Bu kalenin savunma duvarlarının arkasında neler korundu bugüne kadar?
Türkler’in katil, soykırımcı olduğu iftiraları... Türk toprakları üzerinde yeşermiş örtülü Ermenistan düşleri...
Etyen yanılıyor, Agos sadece Agos; Toplumsal hafızamızı yara yara açılan bir çamurlu yol!
+++++
Gözün doysun
Eleştiri oburu
Ahmet Altan, “Bizim ülkemizde eleştirilemeyen tek bir yapı vardır. Ordu.” diye yazmış.

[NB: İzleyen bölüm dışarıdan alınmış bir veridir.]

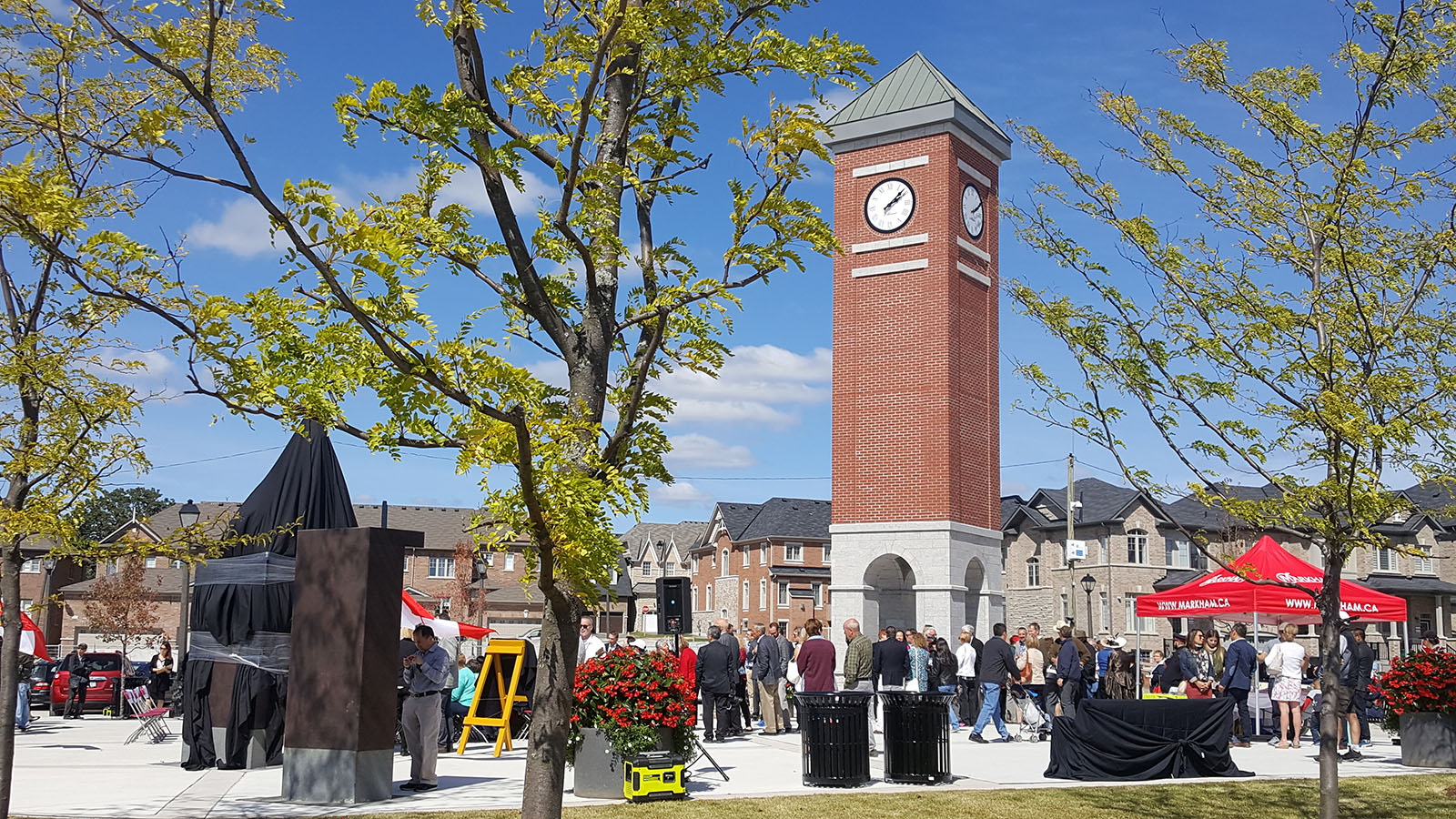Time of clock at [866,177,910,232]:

Başkalarına belki de, Taraf gibi 1. sayfasını, anladığım kadarıyla, ebedi olarak ordu yıpratma kampanyasına “rezerve” etmiş bir gazeteyi yöneten Altan’a yakışmamış bu satırlar. Eleştirmenin de ötesine geçtiniz, bir yaptırımla mı karşılaştınız. Siz de iktidar gibisiniz “durmak yok yola devam”. Daha neden yakınıyor
+++++
Ödüllü soru:
Türkiye’de MKYK’sı, Başkanlık Divanı, Taşra teşkilatları “yetkin” olan parti hangisidir?
(Nasılsa cevabı yok)
İlle de benim olsun
Rahşan Ecevit kızdı, DSP Genel Başkanı Sezer’in değiştirilmesini istedi.. Oran darbesinin düğmesine bastı..

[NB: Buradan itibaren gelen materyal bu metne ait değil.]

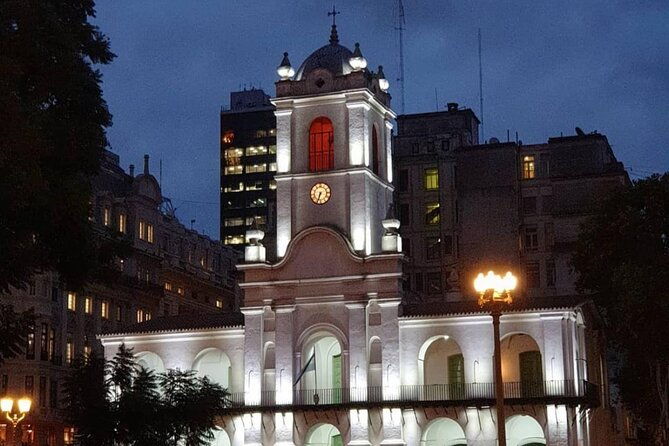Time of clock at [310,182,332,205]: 6:33
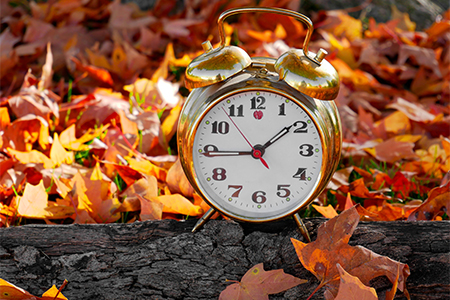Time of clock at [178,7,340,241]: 1:44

Rahşan Ecevit kim? DSP’nin kurucusu.. Bülent Ecevit’in eşi..
DSP ne? Kendi malı.. Sezer’i başa ben getirdim, ben indiririm diye düşünüyor.. Şirket patronu gibi; genel müdürü atarım, beğenmezsem görevden alırım..
Peki partinin yetkili kurulları, delegeleri, milletvekilleri ne?
* Mehmet Tezkan/Vatan
+++++
MİNİ YORUM
Taraf’ta kâhinden şüpheleniyorum
Bugün ortak manşet Yargıtay Cumhuriyet Başsavcısı Yalçınkaya’nın, Anayasa Mahkemesi’ndeki sözlü açıklamaları olacaktı. Rüştü’yü kıskandıracak bir zamanlama ile topa çıkıldı ve Ergenekon yine 1. sayfalık oldu. ’Ben yazarken sayısı 24’tü’; sözleriyle gündemi ve kitleleri etkileyen yeni isimler gözaltına alındı. Baskı saatine kadar ortalıkta “serbest” gazeteci kalır mı kestiremiyorum. Ama dün onca serbest gazeteciyi yine(!) atlatıp, Özel Harp Dairesi’ni işaret eden “Ergenekon” manşetiyle sürpriz gündemi ’bir gün önceden öngören’ Taraf’ı kutluyorum(!)